The Civil War did absorb community energies. Three years after hostilities ceased, however, Stamford plunged into the industrial economy. In 1868 Linus Yale, Jr., an inventor, and Henry T. Towne, the highly educated son of a wealthy engineer, formed a partnership to produce Yale's newly-patented pin tumbler lock and slim, flat key. They selected Stamford as their base because of its proximity to New York, its accessibility via land (railroad) or via water (a canal and the Sound) and its large labor pool. Although Yale died suddenly at the end of 1868, Towne went ahead with their plans. The business succeeded quickly and expanded rapidly. Eventually the Yale & Towne building complex spread over 25 acres south of the railroad station. Beginning with 30 workers in 1869, the corporation employed 1,000 men and women by 1892 in a town with a total population of 16,000.
Yale & Towne was by far the largest but not the only corporation that found Stamford attractive. A range of entrepreneurs took advantage of the availability of public water supply, electric power, and telegraph connections. The nearness of New York City, the 80 trains departing daily on the New Haven line, and the electrification of a comprehensive trolley system were other assets. Various light industries manufactured, among other products, steam rock drills, wallpaper, bicycles, bearings, speedometers, and typewriters.
As economic opportunities multiplied, so did the population. Stamford reached 15,700 in 1890 and 19,000 in 1900. Census data showed that a high percentage of the demographic increase was based on immigration. Between 1900 and 1910 native-born whites of native-born parents rose from 8,000 to 10,000. However the number of foreign-born and first-generation whites rose from 10,600 to 18,000. Of these 4,400 hailed from Ireland, 2,900 from Italy and 2,000 (mostly Jews) from Russia. Smaller contingents arrived from Germany, Austria, Greece, Poland, and other parts of Europe. “Cultural diversity” flourished as migrants steadily urged their cousins and compatriots to follow. The Excelsior Hardware Company even set up whole departments by languages. (Non-whites played a small role prior to the Great Depression. Blacks increased from 275 in 1900 to 343 in 1910, and Asians totaled only 27 in both decennial years.)
Inevitably as population and problems multiplies, attention shifted to Stamford's venerable form of government. The old guard, who dominated the town meeting system, could not cope with the challenges raised by the sheer numbers and needs of the newcomers. One of the worst problems was the outbreak of deadly epidemics among children in an area called “Dublin” and in other ethnic enclaves. During the years 1889 to 1899 Stamford had the dubious distinction of leading Connecticut in death from typhoid, diphtheria, and scarlet fever. Fatalities were especially high among Irish-Americans living in downtown tenements next to a stagnant pool of water formed by the damming of an old canal.

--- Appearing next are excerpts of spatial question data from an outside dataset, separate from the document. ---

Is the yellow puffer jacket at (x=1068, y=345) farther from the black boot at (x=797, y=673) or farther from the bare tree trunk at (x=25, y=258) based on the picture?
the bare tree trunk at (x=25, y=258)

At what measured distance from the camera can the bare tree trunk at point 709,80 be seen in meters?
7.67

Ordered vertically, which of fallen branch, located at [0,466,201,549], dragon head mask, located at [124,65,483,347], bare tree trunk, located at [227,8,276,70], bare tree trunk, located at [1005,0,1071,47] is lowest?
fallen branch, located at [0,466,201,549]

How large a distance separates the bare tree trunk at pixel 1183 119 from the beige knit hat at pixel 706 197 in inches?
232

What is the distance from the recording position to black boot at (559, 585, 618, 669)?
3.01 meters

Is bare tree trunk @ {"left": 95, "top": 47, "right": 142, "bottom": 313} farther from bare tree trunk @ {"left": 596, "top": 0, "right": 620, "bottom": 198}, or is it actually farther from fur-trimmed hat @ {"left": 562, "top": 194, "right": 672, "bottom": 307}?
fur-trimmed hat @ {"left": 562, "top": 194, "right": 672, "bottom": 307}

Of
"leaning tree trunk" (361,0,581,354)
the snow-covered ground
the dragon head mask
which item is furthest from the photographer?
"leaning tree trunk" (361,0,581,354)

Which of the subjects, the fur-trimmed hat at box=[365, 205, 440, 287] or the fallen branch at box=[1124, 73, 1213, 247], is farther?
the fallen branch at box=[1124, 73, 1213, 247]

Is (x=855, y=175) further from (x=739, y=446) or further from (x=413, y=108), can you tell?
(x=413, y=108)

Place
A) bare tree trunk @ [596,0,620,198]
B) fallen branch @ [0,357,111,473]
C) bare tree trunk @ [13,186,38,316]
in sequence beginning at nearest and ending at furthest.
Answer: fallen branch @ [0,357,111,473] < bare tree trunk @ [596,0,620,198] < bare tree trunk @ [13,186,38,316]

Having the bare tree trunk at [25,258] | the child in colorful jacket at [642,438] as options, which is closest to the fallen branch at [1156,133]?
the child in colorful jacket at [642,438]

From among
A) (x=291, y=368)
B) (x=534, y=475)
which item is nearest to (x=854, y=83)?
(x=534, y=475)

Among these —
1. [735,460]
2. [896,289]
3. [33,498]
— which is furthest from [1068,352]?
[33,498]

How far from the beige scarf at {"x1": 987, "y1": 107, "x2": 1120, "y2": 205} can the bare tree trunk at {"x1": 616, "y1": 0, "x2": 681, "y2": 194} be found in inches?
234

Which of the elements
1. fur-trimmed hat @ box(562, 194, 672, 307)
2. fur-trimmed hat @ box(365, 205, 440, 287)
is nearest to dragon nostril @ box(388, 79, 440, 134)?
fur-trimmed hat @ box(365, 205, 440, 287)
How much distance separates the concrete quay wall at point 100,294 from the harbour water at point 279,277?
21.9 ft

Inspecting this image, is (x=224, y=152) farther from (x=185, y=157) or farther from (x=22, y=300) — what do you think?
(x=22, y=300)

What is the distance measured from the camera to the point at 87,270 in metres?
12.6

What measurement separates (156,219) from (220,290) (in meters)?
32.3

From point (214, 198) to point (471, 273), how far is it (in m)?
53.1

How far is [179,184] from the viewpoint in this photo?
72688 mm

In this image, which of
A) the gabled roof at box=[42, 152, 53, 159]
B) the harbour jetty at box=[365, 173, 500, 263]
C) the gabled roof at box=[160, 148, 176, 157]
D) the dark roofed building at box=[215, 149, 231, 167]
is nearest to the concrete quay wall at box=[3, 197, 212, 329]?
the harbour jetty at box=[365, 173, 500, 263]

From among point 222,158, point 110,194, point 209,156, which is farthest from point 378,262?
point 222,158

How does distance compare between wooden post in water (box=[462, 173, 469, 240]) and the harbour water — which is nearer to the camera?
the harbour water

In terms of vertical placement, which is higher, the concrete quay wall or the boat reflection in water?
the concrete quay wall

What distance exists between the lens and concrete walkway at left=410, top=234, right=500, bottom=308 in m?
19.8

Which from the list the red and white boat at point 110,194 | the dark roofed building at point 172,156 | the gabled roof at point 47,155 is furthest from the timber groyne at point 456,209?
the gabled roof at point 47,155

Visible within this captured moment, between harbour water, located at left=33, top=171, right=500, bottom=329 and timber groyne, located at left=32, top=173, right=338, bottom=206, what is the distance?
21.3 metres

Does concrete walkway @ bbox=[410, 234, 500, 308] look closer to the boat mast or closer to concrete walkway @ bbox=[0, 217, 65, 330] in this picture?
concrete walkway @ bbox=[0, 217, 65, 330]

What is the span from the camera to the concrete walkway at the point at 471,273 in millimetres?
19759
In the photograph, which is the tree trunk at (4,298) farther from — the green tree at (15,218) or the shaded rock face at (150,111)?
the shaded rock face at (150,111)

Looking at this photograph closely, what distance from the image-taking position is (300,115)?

Long before 1890 the inadequacy of the town meeting was evident. As early as 1830 business interests had persuaded the General Assembly to approve the creation of the “Borough of Stamford” to serve the core area around Atlantic Square. Initially it covered only three-quarters of a square mile and 633 inhabitants. It was later expanded to one-and-a-half square miles. The function of the Borough was to deal with fires, streets, and similar matters of peculiar interest to the merchants and residents. The administration was placed in the hands of an elected Board of Warden and Burgesses. Borough meetings were poorly attended and desultory although the Borough could and did levy a separate tax. The Warden and Burgesses were effectively in charge.
As Stamford became increasingly urbanized, the need for a governing body larger than the Borough but smaller than the town became increasingly obvious. The issue provoked impassioned debate and a number of proposed City Charters. In 1893 the Stamford electorate and the Connecticut General Assembly finally agreed on a charter for the new entity, The City of Stamford. The City area comprised the southern fifth of Stamford - i.e. all the territory south of Bull's Head with the exception of Glenbrook in the east and a corresponding area in the west. But residents of the City equaled four-fifth of the community's population. They continued to be full residents of the town and paid taxes to both governments. The City, itself, was divided into four wards, which were carefully drawn to assure control by the Irish of a least one ward... A Common Council of nine members was set up - two from each ward and one chosen at large. For the first time Stamford had a Mayor. However the Charter gave the Mayor few or no veto, appointment, and operational powers, and the position fell into the “weak” mayor category. Moreover the dual government structure was inherently awkward at best and unworkable at worst. Yet, surprisingly, the clumsy mechanism endured until 1949, a period of 56 years. Clearly the year 1893 marked the end of an era - the completion of the first two-and-a-half centuries of the community of Stamford, Connecticut.